Об экзистенциальных умонастроениях Камю, таким образом, говорить правомерно, по определять его строго как всегда остававшегося неколебимым поборника экзистенциалистского умозрения – трудно. И тяготея к нему на первых порах, и отталкиваясь от него позже, Камю довольствовался тем, что вбирал, а затем очень вразумительно, нередко с блеском пересказывал ходовые взгляды и мнения своего круга, послужившие источником и материалом, в частности, для собственно экзистенциалистских теорий, но к ним полностью не сводимые. Пока еще не обработанные, не просеянные, не очищенные от житейской плоти, они, однако, разнороднее, пестрее, по-своему богаче, чем каждая полученная из них строго логическая выжимка. Нежесткость Камю-теоретика оборачивается здесь, следовательно, достоинствами Камю-свидетеля, открытого широкому и зыбкому в своих границах потоку тех духовных веяний в странах Запада, которые, несколько забегая вперед, можно обозначить как «несчастное сознание»[13] XX века. Оттого-то в книгах Камю, несмотря на их внешнюю простоту и даже прозрачность, трудно как следует разобраться, не держа в поле зрения этот поток. Они же, в свою очередь, помогают вникнуть в некоторые из весьма важных секретов «несчастного сознания», воочию проследить, как оно в ходе истории поворачивается своими разными гранями.

Вехи жизни

Политическая публицистика

Жизнь Альбера Камю началась в кварталах алжирской бедноты, и позже он, прославленный писатель, к чьим словам прислушивались далеко за пределами Франции, не раз с горделивой скромностью напоминал, что принадлежит к интеллигентам, знакомым с нищетой не из книг и не понаслышке, – к тем самым, кого у нас когда-то звали «кухаркиными детьми». Он родился 7 ноября 1913 года и был вторым сыном в семье сельскохозяйственного рабочего-поденщика; по материнской линии Камю вел свое происхождение от испанцев, правда, уже давно покинувших родину.

Мальчику исполнился год, когда отец, получив тяжелое ранение в битве на Марне, умер в госпитале. Учиться пришлось на гроши, которые зарабатывала мать, с утра до ночи убирая в богатых домах. И Камю вряд ли удалось бы продолжить образование в лицее, если бы его школьный учитель не выхлопотал стипендию для своего подававшего надежды питомца. Став студентом Алжирского университета, где он занимался по преимуществу философией (его выпускное сочинение было посвящено перерастанию эллинистического мистицизма Плотина в христианское богословие блаженного Августина), Камю, чтобы прокормить себя, был вынужден работать поочередно продавцом запасных частей для автомобилей, письмоводителем в префектуре, служащим в конторе маклера.
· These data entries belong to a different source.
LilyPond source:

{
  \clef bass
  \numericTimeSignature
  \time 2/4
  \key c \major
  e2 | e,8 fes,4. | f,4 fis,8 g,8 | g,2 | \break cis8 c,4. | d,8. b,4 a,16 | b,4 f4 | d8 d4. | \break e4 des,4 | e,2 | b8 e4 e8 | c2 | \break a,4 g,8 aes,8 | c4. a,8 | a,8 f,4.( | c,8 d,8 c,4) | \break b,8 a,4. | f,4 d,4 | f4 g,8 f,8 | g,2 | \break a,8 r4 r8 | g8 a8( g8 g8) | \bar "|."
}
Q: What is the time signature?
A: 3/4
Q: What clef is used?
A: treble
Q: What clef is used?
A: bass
Перенапряжение рано дало себя знать: в семнадцать лет он заболел туберкулезом, последствия которого, несмотря на лечение, будут сказываться на его здоровье до конца дней.

вернуться

11

Camus Albert. Essais. Paris, Bibl. de la Pléiade, 1965, p. 178. Далее в тексте римская цифра II в скобках отсылает к этому собранию эссе и публицистики Камю, арабская цифра – к страницам.

вернуться

12

Camus Albert. Théâtre. Récits. Nouvelles. Paris, Bibl. de la Pléiade, 1962, p. 1743. К этому полному изданию художественного наследия Камю в дальнейшем отсылает римская цифра I.

вернуться

13

Заимствованный из «Феноменологии духа» Гегеля, этот термин ныне используется рядом наших исследователей той обыденной идеологии, которая имеет хождение – наряду с «довольным» мещански-охранительным сознанием и как его перевернутая тень – в промежуточных мелкобуржуазных слоях, в том числе и особенно в среде интеллигентов Запада; механизмы этого житейского, дотеоретического мышления зачастую прослеживаются затем и в трудах крупных философов-идеалистов нашего столетия (см. работу Мамардашвили М. К. Категория социального бытия и метод его анализа в экзистенциализме Сартра. – Сб. «Современный экзистенциализм». М., 1966). Иносказательная броскость словосочетания в данном случае не слишком опасная помеха, поскольку оно призвано дать представление о духовной деятельности на том ее уровне, где она еще крайне рыхла, не выкристаллизовалась вполне и не втиснута в жесткое русло системы. Емкий намек тут, видимо, уместнее, чем однозначное определение.